Interviews and campus visits aren’t typically weighed very heavily in admissions criteria. A 2023 NACAC survey of member colleges found that 54 percent said such factors were of “no importance” to admissions decisions, and only 13 percent said they were of considerable or moderate significance.

But recent developments could lead admissions officers to take a second look at face-to-face application components. Concerns about ChatGPT have worried admissions officers since March, and this is the first fall applicants could use the artificial intelligence tool for writing personal essays; a model like St. John’s, Baum said, makes the tool irrelevant.

And with race-conscious admissions now illegal, face-to-face connections could help colleges get around the challenge of determining an applicant’s identity based on their written application, which would allow institutions to continue building diverse classes.

“I firmly believe many colleges will be exploring new ways to see the whole students, especially after the Supreme Court ruling,” Hawkins said.

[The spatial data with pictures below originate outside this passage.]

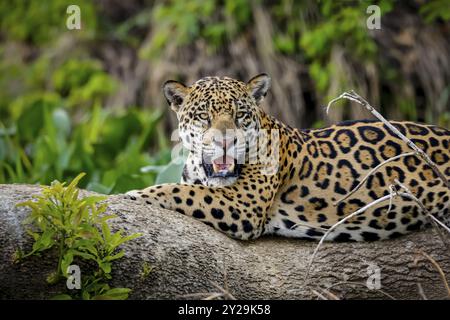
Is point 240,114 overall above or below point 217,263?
above

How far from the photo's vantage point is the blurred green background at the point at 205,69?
43.8ft

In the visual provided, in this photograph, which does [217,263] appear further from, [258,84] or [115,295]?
[258,84]

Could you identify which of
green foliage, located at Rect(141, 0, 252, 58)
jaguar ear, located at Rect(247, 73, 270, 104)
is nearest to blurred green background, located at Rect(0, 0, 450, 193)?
green foliage, located at Rect(141, 0, 252, 58)

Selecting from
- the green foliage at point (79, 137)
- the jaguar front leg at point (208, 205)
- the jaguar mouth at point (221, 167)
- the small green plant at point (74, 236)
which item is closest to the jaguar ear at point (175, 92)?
the jaguar mouth at point (221, 167)

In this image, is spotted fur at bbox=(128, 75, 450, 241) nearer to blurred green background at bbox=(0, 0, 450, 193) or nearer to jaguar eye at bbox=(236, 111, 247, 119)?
jaguar eye at bbox=(236, 111, 247, 119)

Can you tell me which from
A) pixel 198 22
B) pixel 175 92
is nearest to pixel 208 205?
pixel 175 92

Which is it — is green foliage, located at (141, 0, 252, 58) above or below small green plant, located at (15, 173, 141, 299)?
above

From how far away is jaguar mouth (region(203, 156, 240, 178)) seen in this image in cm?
770

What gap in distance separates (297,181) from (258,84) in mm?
955

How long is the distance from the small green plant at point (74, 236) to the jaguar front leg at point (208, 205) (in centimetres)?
95

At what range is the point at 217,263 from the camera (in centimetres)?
720

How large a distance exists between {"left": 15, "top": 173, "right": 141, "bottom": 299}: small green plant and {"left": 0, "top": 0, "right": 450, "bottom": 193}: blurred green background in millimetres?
5202

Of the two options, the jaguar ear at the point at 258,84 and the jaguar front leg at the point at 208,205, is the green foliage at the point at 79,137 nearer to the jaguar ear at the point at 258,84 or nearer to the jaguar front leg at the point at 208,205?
the jaguar front leg at the point at 208,205
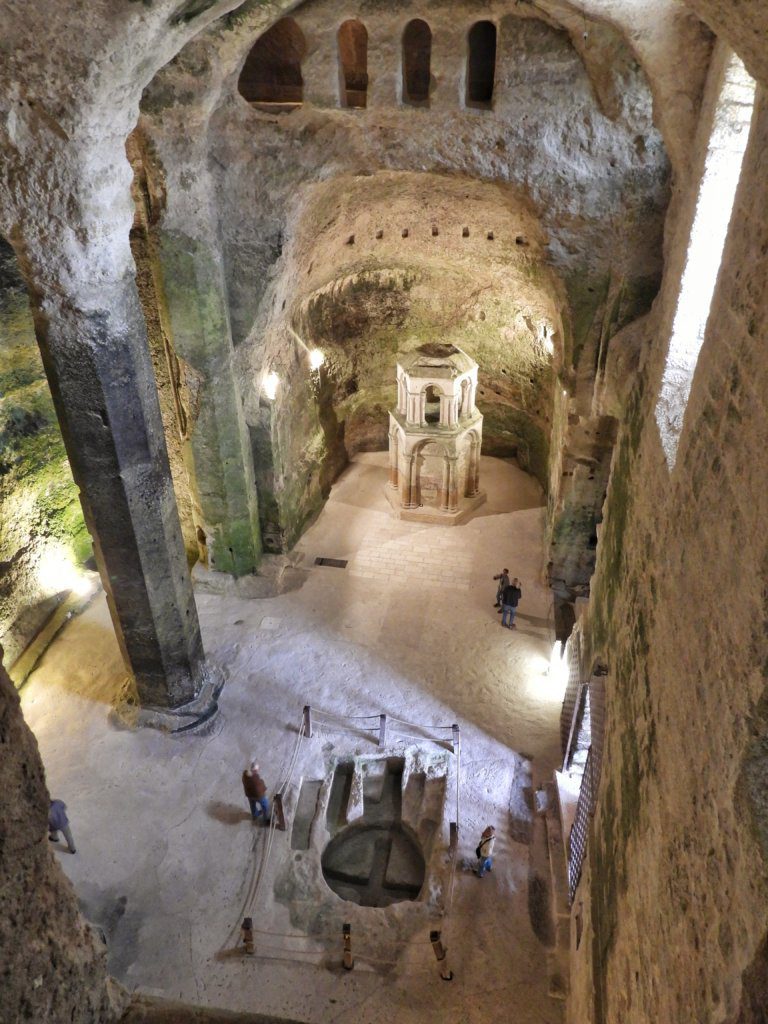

There are some differences between the approaches at Olin and St. John’s. The former is explicitly focused on STEM, while the latter is devoted to humanities and the classics; Olin is highly selective, while St. John’s admits just over half of its applicants. Yet in other key ways the two are very similar: small, private colleges with the resources and leeway to experiment with their admissions policies, and with unique approaches to education they’re keen to let students experience before applying.

But are high-contact admissions practices feasible for a broader swath of institutions?

Baum said that discussion-based or in-person evaluations might not be the right fit for all institutions, but the moment calls for more experimentation in admissions.

“This is not a cheap or simple model, but it could be a powerful tool for small liberal arts schools,” Baum said. “At the end of the day, this works for St. John’s because it’s who we are; it’s a reflection of our own identity. I hope that we’re in a moment of innovation where colleges are reflecting on how their identity is represented in their admissions process.”